**Work instructions:** List every line of the items that contains the string "crop", copying each one in full.

#### Record extracts ####

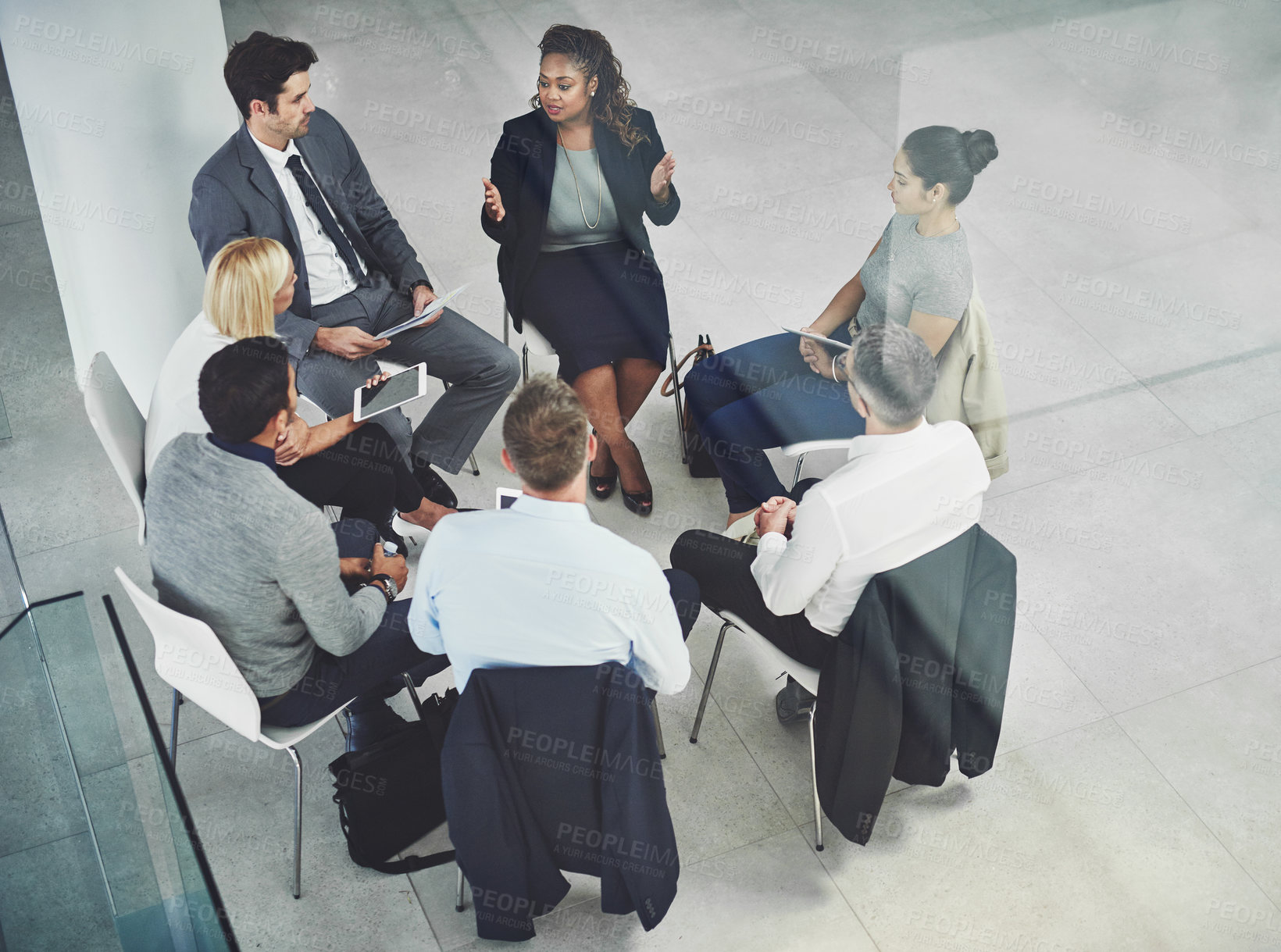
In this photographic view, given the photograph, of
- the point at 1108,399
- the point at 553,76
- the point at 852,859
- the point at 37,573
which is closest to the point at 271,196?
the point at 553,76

####
#### Record extracts ####

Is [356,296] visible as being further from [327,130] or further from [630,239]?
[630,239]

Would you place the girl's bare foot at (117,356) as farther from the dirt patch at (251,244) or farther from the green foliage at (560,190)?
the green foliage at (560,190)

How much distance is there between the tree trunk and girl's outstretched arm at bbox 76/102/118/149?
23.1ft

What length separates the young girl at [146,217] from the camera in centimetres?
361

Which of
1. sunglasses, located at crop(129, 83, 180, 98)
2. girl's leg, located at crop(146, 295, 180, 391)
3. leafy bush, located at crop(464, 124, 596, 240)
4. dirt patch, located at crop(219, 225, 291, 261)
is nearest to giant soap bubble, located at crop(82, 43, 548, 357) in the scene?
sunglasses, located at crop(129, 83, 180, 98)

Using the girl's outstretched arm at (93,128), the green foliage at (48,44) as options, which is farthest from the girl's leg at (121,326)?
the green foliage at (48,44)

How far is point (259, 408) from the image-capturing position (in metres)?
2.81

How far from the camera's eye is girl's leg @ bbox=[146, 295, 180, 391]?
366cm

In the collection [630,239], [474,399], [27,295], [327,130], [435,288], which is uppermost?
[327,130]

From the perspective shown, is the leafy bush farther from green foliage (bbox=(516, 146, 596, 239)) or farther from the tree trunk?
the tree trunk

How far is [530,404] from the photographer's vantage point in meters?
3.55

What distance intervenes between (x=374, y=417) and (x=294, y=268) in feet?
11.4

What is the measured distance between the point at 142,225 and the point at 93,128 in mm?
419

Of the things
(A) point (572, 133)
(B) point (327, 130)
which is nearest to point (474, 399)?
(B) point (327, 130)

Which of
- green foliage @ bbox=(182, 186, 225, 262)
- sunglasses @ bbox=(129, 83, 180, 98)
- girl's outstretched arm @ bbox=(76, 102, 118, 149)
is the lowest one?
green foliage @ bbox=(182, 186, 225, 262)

####

**Task result:**
1. sunglasses, located at crop(129, 83, 180, 98)
2. girl's leg, located at crop(146, 295, 180, 391)
3. leafy bush, located at crop(464, 124, 596, 240)
4. dirt patch, located at crop(219, 225, 291, 261)
is nearest to giant soap bubble, located at crop(82, 43, 548, 357) in the scene?
sunglasses, located at crop(129, 83, 180, 98)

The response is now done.